- Task brief: From the electromagnetic forming excerpt, rewrite the part that opens with the words "Fig. 5 illustrates" and closes with "coil component 45.", changing "coil component" to "coil unit" throughout.

- Document excerpt:
-.-.-
A base ring is disposed adjacent to the inner circumference of the metal mold 21 such that the central position of the molding face of the metal mold 21 in the axial direction corresponds to the central position of the base ring in the axial direction. In addition, a coil component for electromagnetic forming is disposed adjacent to the inner circumference of the base ring. When electromagnetic forming is performed with this arrangement, the diameter of the base ring is expanded, and the base ring is pressed toward the molding face of the metal mold 21 (the separable mold segments 25 to 28) at that moment as in the case shown in Figs. 1 and 3. Thus, the base ring is molded into a shape along the molding face, whereas the base ring is freely deformed at the gaps 32 to 34 (the bottom portions of the grooves 22 to 24) in response to loads applied to the base ring. In short, top portions of beads of a cylindrical ring are formed in these gaps 32 to 34 (the bottom portions of the grooves 22 to 24). By appropriately setting the widths of the gaps 32 to 34, degassing can be successfully performed, and the ring can be deformed at these gaps 32 to 34 into a shape substantially along curved lines (See a virtual line E shown in Fig. 4(c)) formed by interpolating the molding faces of two adjacent separable mold segments interposed by the gaps 32 to 34. The resultant cylindrical ring with the beads is substantially rotationally symmetrical with respect to the central axis, and is substantially symmetrical with respect to a plane vertical to the axial direction at the central position of the axial direction.
Fig. 5 illustrates a method for molding the base ring 1 by electromagnetic forming (nosing). In Fig. 5(a), a metal mold 44 is disposed adjacent to the inner circumference of the base ring 1; and has a molding face in the outer circumference, ribs 41 and 42 for forming beads on the molding face along the circumferential direction, and grooves 43a to 43c at both sides of the ribs. A coil component 45 for electromagnetic forming is disposed adjacent to the outer circumference of the base ring 1. Small gaps are provided between the inner circumference of the base ring 1 and the outer circumference of the metal mold 44, and between the outer circumference of the base ring 1 and the coil component 45.
-.-.-
- Dataset content:
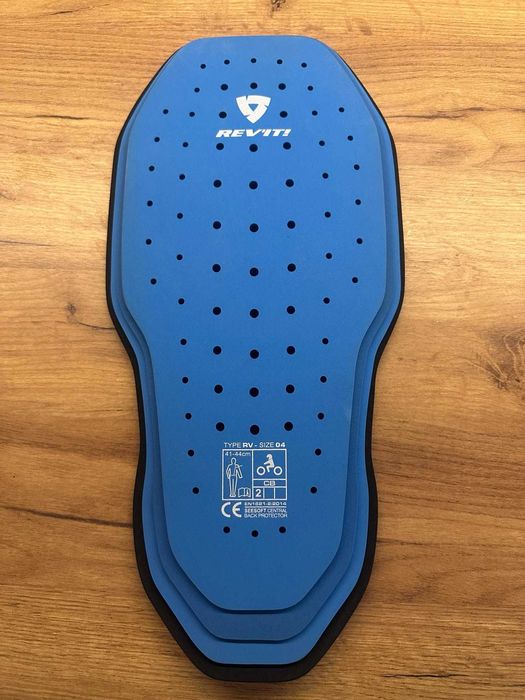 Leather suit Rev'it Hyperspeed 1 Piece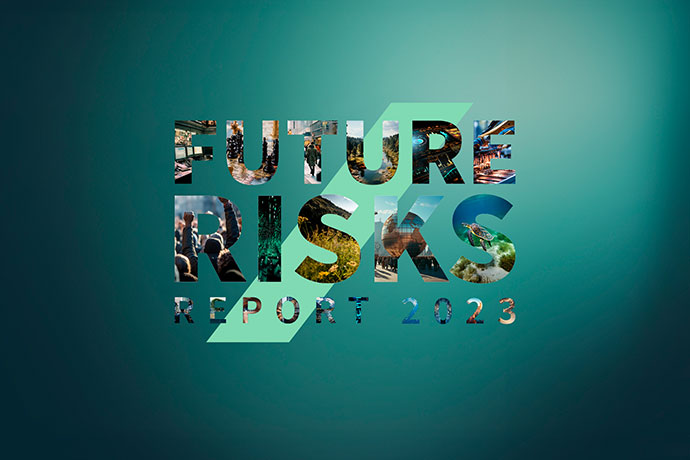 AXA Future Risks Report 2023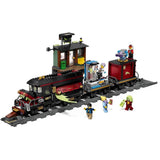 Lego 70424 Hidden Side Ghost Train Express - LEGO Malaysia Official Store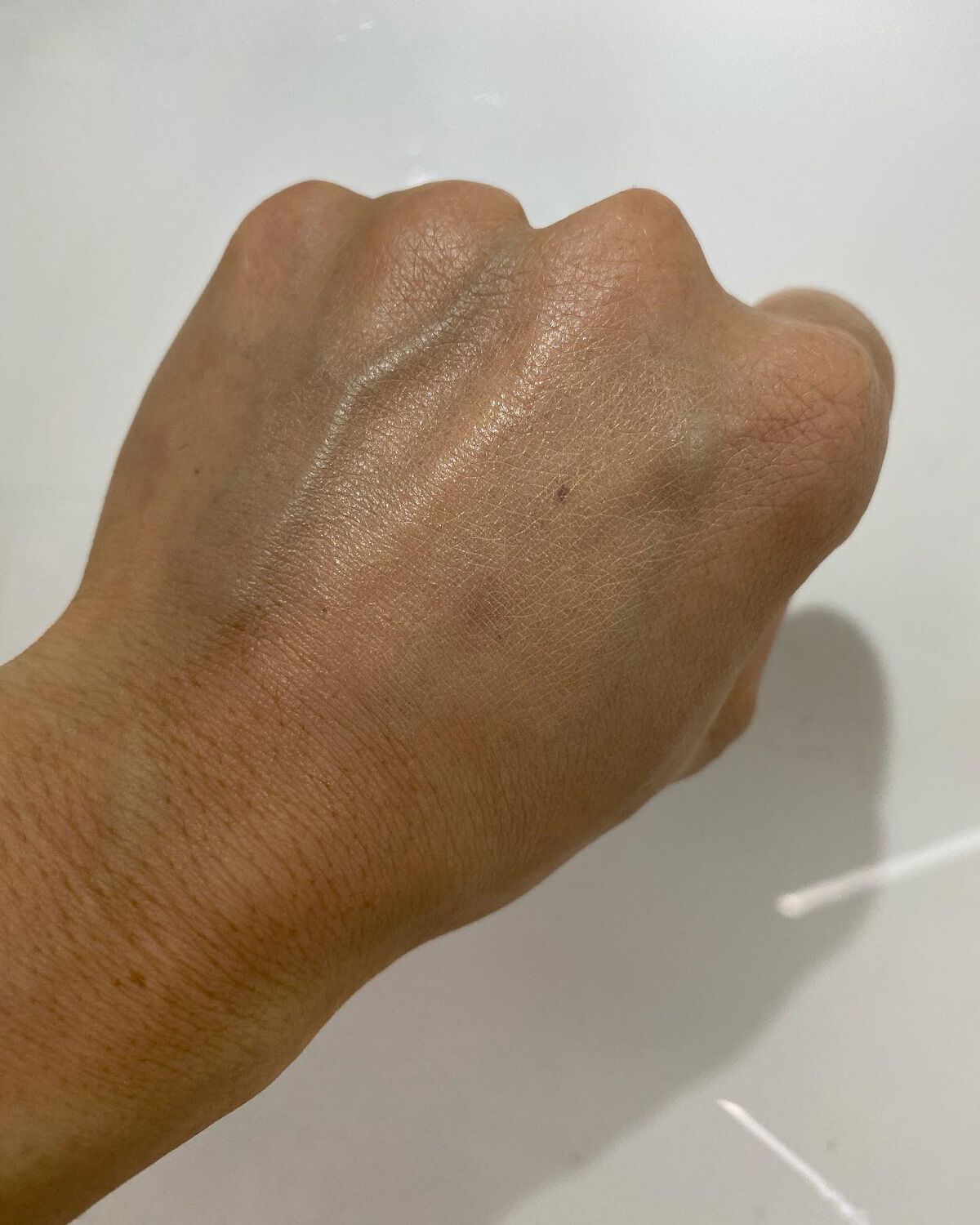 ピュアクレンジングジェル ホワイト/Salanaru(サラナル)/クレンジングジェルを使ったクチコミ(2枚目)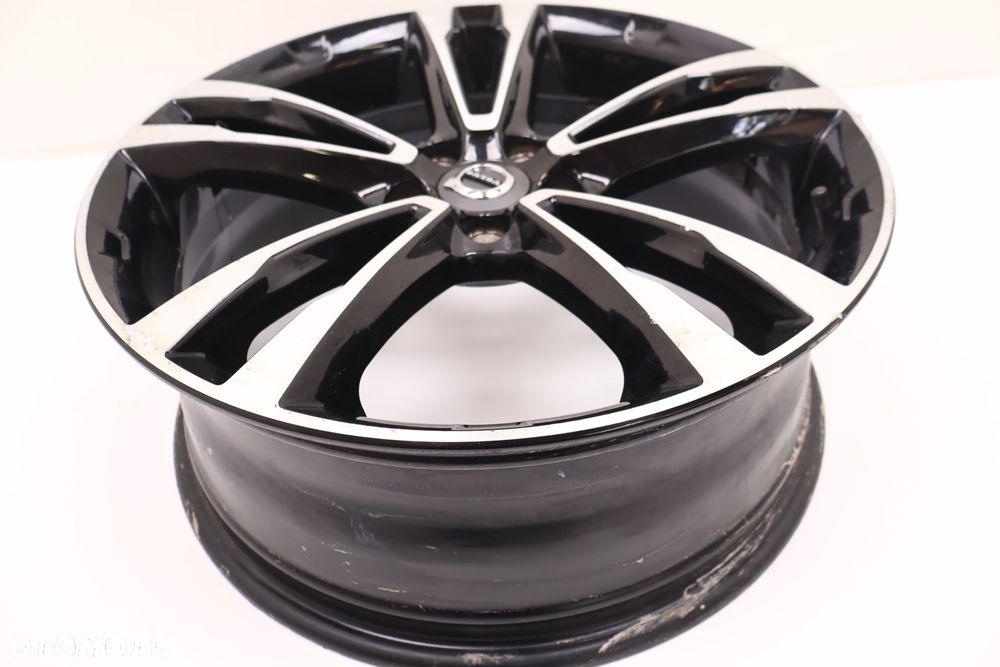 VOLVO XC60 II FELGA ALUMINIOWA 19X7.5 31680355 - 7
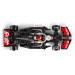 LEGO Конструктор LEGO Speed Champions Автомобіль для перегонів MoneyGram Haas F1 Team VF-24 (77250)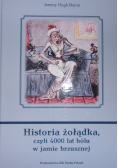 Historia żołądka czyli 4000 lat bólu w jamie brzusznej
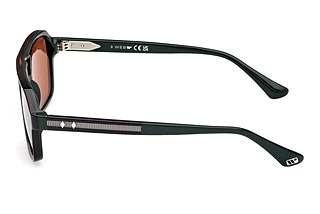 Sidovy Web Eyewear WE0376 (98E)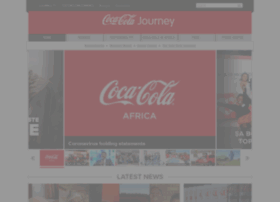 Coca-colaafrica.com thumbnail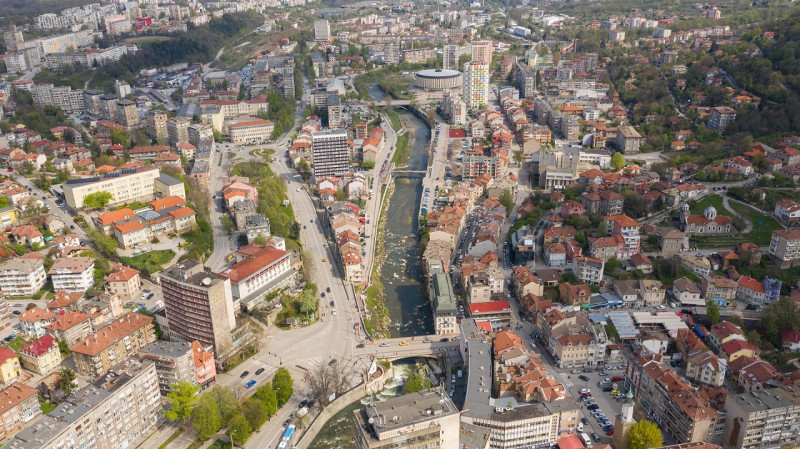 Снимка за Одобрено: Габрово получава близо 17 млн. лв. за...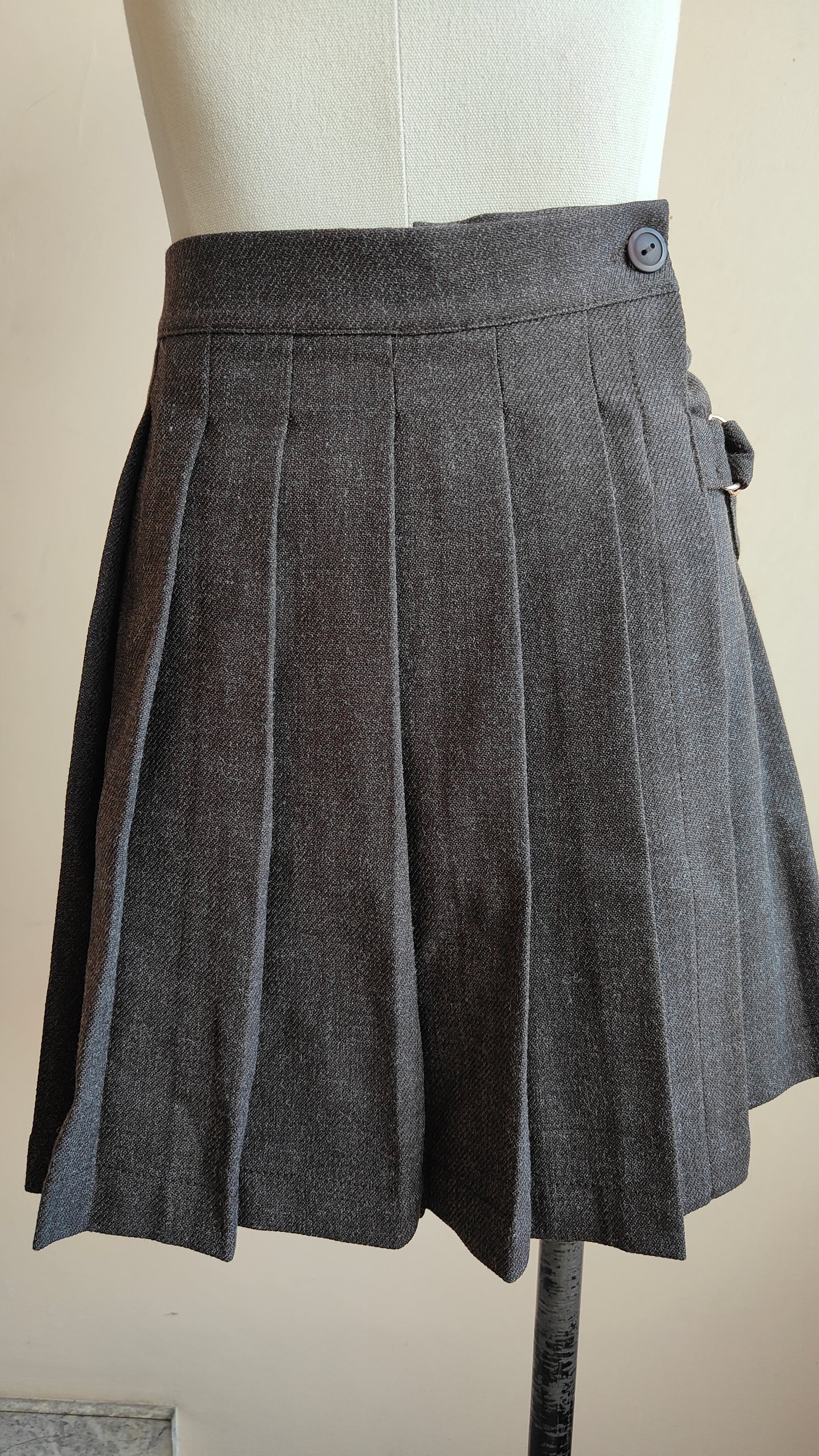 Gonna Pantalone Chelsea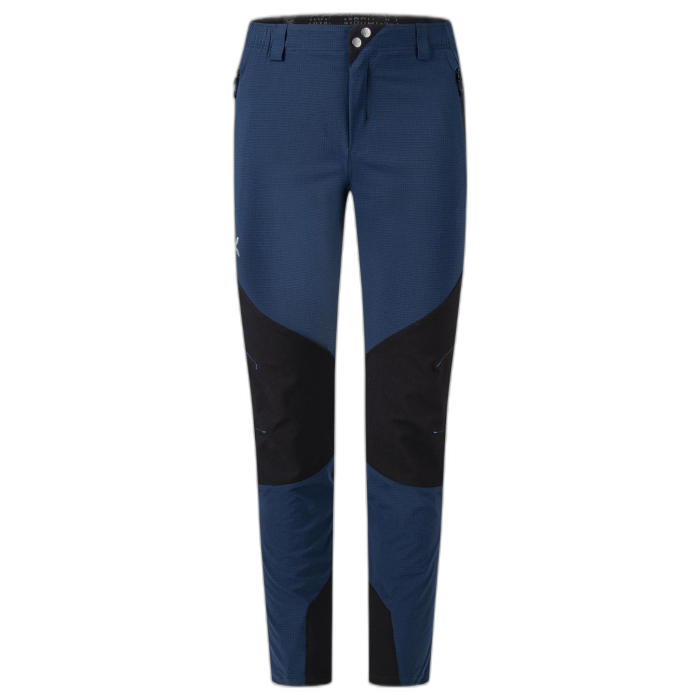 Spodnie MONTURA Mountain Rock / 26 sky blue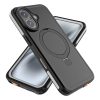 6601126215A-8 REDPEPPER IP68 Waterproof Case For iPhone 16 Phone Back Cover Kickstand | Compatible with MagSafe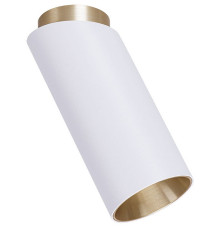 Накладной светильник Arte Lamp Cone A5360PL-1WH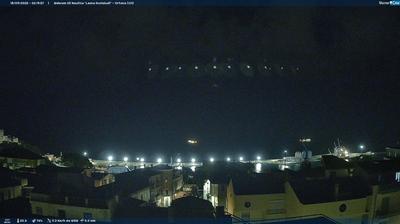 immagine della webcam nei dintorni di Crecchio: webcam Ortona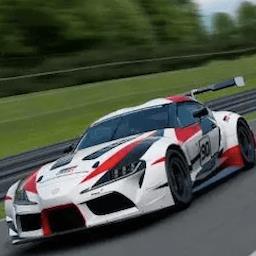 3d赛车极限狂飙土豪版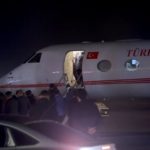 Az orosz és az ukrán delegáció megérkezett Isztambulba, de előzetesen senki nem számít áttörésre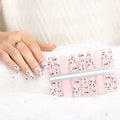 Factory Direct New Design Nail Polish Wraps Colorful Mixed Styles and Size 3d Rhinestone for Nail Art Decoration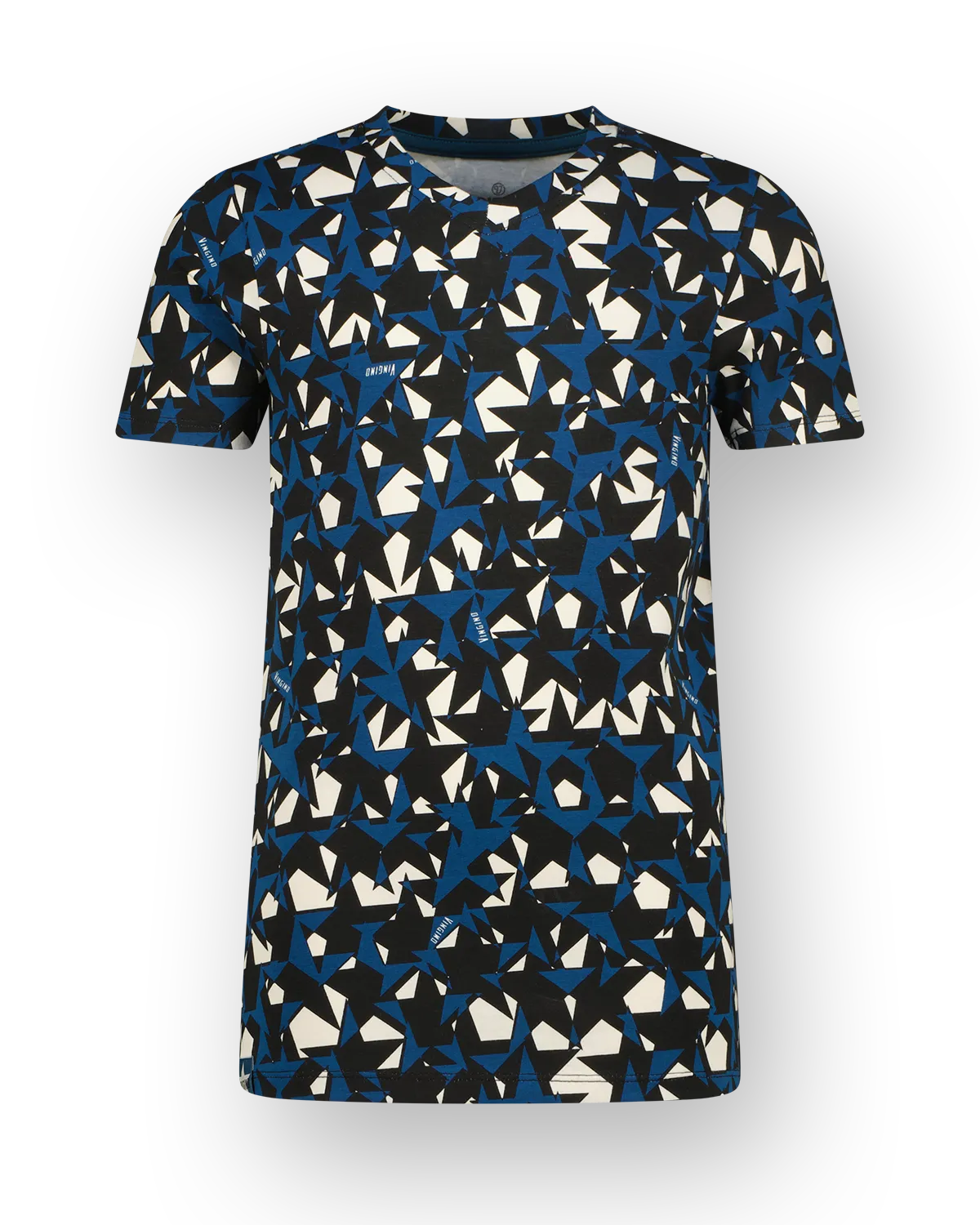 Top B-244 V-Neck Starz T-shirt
-.-.-
- Response area:
Fig. 5 illustrates a method for molding the base ring 1 by electromagnetic forming (nosing). In Fig. 5(a), a metal mold 44 is disposed adjacent to the inner circumference of the base ring 1; and has a molding face in the outer circumference, ribs 41 and 42 for forming beads on the molding face along the circumferential direction, and grooves 43a to 43c at both sides of the ribs. A coil unit 45 for electromagnetic forming is disposed adjacent to the outer circumference of the base ring 1. Small gaps are provided between the inner circumference of the base ring 1 and the outer circumference of the metal mold 44, and between the outer circumference of the base ring 1 and the coil unit 45.